### TASK
Update the data below, starting with the line that contains "How much distance divides" and going on through the last line, by changing "stone stepping stone" to "garden stepping stone" and leaving everything else unchanged. Return only those lines.

### RECORDS TO PROCESS
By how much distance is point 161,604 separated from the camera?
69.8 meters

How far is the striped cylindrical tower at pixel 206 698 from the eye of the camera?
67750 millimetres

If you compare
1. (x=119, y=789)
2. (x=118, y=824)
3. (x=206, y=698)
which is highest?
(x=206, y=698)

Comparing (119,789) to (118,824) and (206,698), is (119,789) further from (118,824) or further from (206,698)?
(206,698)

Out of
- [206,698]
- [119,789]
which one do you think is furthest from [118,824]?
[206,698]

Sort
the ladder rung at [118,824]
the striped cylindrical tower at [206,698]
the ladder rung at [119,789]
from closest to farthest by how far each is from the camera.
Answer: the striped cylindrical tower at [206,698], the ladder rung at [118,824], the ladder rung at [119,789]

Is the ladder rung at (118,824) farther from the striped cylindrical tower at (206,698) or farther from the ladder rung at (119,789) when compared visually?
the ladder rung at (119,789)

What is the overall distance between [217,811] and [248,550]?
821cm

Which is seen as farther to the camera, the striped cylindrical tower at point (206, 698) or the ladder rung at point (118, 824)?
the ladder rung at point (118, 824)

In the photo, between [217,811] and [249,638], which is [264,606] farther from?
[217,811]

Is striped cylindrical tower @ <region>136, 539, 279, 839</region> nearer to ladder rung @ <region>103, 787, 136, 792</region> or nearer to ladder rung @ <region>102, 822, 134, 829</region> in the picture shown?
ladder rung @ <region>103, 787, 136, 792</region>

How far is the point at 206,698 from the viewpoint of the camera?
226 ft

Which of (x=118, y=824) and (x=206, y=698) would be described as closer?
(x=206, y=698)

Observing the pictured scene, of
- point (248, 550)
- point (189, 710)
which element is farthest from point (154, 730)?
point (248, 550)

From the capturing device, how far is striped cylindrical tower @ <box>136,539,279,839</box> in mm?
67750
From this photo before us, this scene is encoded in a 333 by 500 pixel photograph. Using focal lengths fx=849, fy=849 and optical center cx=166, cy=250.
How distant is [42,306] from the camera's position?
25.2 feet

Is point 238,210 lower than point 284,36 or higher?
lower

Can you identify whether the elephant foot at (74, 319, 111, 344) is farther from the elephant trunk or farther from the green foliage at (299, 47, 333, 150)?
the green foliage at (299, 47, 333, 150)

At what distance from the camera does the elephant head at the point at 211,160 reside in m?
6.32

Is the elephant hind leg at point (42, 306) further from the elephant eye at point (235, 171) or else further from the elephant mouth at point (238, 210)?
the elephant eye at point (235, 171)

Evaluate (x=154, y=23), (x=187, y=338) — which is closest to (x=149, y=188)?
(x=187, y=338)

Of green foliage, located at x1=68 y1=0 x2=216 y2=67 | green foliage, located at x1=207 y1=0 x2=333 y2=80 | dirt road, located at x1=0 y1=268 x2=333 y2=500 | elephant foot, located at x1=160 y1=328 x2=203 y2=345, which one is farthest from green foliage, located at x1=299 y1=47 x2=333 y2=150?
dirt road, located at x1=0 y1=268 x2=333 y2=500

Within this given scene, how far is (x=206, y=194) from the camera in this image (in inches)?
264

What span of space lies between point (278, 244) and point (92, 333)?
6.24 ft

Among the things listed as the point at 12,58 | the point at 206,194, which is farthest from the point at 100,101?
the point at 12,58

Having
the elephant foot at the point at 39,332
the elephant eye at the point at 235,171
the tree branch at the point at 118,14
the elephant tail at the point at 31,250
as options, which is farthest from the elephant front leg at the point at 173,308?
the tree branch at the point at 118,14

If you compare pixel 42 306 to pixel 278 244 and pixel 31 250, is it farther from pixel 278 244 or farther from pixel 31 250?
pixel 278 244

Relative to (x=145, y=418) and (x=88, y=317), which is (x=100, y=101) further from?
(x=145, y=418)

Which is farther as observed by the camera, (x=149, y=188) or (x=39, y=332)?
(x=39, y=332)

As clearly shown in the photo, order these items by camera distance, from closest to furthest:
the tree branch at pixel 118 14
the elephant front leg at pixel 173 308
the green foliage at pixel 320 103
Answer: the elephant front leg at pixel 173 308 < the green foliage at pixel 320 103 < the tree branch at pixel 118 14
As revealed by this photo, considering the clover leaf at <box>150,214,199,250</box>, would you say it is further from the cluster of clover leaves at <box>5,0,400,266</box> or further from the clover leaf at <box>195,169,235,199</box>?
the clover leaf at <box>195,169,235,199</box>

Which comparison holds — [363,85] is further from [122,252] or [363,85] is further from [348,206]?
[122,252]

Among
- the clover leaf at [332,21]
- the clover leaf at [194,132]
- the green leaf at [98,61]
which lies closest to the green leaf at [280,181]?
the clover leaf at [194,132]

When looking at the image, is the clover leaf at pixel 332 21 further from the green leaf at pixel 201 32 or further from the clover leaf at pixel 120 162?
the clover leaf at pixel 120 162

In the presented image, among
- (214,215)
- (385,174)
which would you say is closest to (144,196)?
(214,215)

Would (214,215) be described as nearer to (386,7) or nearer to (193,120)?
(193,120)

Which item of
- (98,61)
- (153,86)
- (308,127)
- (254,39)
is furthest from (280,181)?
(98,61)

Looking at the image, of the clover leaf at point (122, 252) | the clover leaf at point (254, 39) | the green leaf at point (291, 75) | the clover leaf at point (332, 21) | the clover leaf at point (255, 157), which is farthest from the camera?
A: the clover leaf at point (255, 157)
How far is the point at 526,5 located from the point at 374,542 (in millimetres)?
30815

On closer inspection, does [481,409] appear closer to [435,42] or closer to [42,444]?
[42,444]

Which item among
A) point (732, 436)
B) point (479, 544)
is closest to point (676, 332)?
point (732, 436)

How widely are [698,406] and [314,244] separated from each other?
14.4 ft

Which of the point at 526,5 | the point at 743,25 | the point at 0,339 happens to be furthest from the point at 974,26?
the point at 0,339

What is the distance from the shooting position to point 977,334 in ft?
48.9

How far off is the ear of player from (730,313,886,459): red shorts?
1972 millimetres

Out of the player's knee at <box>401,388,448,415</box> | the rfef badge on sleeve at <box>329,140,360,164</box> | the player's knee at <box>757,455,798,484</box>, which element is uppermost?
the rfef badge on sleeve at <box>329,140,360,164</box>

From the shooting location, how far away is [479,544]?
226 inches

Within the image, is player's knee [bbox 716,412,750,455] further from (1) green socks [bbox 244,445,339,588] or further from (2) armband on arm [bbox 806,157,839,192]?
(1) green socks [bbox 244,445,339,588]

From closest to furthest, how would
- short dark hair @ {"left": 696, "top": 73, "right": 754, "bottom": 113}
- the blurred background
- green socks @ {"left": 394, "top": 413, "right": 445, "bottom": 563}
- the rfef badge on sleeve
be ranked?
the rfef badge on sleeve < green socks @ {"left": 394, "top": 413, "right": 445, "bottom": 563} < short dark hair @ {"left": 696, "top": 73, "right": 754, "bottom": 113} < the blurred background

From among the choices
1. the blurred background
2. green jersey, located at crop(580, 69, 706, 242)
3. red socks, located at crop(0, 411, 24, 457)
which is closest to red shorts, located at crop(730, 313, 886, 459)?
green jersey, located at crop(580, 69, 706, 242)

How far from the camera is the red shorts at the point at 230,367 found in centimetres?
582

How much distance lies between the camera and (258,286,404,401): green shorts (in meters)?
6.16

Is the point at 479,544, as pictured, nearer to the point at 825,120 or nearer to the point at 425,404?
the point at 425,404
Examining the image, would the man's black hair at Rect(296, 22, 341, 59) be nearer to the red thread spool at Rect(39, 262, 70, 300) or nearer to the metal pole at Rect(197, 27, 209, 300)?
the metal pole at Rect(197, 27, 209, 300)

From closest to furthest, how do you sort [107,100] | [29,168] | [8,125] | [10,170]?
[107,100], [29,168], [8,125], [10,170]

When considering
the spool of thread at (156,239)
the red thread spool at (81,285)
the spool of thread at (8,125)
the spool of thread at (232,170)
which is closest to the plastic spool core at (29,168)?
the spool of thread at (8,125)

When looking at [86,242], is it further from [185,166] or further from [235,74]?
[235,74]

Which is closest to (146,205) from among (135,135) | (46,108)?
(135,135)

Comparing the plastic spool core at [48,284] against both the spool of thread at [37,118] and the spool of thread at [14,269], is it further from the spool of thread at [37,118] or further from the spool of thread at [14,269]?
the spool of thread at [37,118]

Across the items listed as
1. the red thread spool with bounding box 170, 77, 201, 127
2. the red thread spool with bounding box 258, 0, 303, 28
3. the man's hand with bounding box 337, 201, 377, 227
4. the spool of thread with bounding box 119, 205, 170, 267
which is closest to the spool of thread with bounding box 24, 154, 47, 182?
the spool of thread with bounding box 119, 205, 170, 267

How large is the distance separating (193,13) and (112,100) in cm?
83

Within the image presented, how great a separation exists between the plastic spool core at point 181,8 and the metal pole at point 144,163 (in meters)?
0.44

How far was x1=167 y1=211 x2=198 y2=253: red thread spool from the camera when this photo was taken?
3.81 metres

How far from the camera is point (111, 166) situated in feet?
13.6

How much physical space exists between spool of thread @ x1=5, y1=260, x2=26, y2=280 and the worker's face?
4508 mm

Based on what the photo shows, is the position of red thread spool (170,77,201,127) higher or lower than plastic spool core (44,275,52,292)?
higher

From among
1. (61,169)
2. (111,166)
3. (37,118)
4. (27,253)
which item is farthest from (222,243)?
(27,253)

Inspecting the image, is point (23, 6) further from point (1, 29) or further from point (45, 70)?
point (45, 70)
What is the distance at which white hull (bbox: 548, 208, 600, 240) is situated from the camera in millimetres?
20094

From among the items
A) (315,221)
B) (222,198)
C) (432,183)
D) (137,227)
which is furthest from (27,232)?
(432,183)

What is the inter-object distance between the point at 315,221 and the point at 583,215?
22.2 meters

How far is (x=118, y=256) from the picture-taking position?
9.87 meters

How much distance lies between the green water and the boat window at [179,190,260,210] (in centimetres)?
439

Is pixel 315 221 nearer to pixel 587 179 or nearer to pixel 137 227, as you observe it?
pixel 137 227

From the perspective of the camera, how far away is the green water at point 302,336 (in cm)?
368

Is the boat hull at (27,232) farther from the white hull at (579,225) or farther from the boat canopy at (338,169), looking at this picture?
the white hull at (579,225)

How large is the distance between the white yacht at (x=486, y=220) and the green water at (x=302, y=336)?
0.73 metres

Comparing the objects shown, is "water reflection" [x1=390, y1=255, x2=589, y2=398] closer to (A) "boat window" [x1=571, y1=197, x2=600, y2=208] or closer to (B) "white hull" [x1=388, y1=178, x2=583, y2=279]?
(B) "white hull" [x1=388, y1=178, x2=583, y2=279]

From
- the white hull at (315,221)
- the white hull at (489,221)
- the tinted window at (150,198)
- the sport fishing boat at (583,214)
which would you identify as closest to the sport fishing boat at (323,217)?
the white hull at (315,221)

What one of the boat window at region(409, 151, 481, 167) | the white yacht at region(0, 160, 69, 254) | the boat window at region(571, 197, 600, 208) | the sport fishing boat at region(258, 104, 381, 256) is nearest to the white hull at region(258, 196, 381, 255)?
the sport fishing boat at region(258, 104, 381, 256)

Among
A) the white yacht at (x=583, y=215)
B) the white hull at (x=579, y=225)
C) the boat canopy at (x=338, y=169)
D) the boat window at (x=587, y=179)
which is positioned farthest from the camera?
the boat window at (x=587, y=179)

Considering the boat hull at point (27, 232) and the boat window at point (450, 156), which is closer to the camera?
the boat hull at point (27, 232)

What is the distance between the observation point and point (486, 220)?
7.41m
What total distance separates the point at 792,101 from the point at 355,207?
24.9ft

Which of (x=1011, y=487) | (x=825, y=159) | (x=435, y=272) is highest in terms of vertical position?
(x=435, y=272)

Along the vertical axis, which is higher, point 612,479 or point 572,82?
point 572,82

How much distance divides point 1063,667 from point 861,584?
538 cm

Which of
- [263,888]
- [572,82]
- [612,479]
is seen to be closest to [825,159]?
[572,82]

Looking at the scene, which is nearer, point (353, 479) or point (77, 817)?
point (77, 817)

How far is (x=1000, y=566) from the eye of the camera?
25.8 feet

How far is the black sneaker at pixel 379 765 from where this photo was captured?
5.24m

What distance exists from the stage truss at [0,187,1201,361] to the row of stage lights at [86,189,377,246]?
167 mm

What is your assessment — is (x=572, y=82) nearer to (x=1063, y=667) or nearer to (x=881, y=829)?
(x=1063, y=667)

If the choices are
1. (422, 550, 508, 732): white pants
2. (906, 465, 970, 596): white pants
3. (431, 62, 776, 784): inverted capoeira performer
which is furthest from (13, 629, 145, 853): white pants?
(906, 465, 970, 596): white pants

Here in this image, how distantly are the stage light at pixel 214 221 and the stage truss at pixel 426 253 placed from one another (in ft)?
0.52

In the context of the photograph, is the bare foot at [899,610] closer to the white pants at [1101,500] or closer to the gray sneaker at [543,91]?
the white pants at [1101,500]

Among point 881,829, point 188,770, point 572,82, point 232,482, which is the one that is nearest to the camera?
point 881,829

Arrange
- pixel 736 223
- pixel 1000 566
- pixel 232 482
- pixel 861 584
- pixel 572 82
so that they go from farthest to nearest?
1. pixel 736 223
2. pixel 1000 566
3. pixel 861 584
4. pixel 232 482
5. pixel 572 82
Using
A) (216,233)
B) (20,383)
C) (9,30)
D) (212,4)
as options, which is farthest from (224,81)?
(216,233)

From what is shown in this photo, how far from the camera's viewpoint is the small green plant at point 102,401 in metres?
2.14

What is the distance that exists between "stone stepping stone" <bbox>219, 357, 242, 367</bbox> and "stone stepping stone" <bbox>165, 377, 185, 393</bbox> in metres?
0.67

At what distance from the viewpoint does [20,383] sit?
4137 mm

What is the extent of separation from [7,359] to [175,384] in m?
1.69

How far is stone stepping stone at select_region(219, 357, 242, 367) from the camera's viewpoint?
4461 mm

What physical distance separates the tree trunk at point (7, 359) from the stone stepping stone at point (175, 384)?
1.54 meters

### RESULT FOR THIS EXERCISE
How much distance divides point 1063,667 from point 861,584?
538 cm

Which of
- [263,888]
- [572,82]
- [612,479]
is seen to be closest to [825,159]?
[572,82]

Looking at the scene, which is nearer, point (353, 479) or point (77, 817)?
point (77, 817)

How far is (x=1000, y=566) from the eye of the camera?
25.8 feet

How far is the black sneaker at pixel 379 765 from where this photo was captured?
5.24m

What distance exists from the stage truss at [0,187,1201,361] to the row of stage lights at [86,189,377,246]?
167 mm

What is your assessment — is (x=572, y=82) nearer to (x=1063, y=667) or nearer to (x=881, y=829)?
(x=1063, y=667)

If the choices are
1. (422, 550, 508, 732): white pants
2. (906, 465, 970, 596): white pants
3. (431, 62, 776, 784): inverted capoeira performer
which is furthest from (13, 629, 145, 853): white pants?
(906, 465, 970, 596): white pants

Here in this image, how distantly are the stage light at pixel 214 221 and the stage truss at pixel 426 253 placed from one another (in ft)?
0.52

In the context of the photograph, is the bare foot at [899,610] closer to the white pants at [1101,500] or closer to the gray sneaker at [543,91]?
the white pants at [1101,500]

Among point 881,829, point 188,770, point 572,82, point 232,482, which is the one that is nearest to the camera?
point 881,829

Arrange
- pixel 736 223
- pixel 1000 566
- pixel 232 482
- pixel 861 584
- pixel 572 82
so that they go from farthest to nearest?
1. pixel 736 223
2. pixel 1000 566
3. pixel 861 584
4. pixel 232 482
5. pixel 572 82
Using
A) (216,233)
B) (20,383)
C) (9,30)
D) (212,4)
as options, which is farthest from (224,81)?
(216,233)

From what is shown in this photo, how far from the camera's viewpoint is the small green plant at point 102,401 in metres?
2.14

What is the distance that exists between "garden stepping stone" <bbox>219, 357, 242, 367</bbox> and "garden stepping stone" <bbox>165, 377, 185, 393</bbox> in metres?
0.67

At what distance from the viewpoint does [20,383] sit?
4137 mm

What is the extent of separation from [7,359] to [175,384] in m?
1.69

How far is garden stepping stone at select_region(219, 357, 242, 367) from the camera's viewpoint?
4461 mm

What physical distance separates the tree trunk at point (7, 359) from the garden stepping stone at point (175, 384)?
1.54 meters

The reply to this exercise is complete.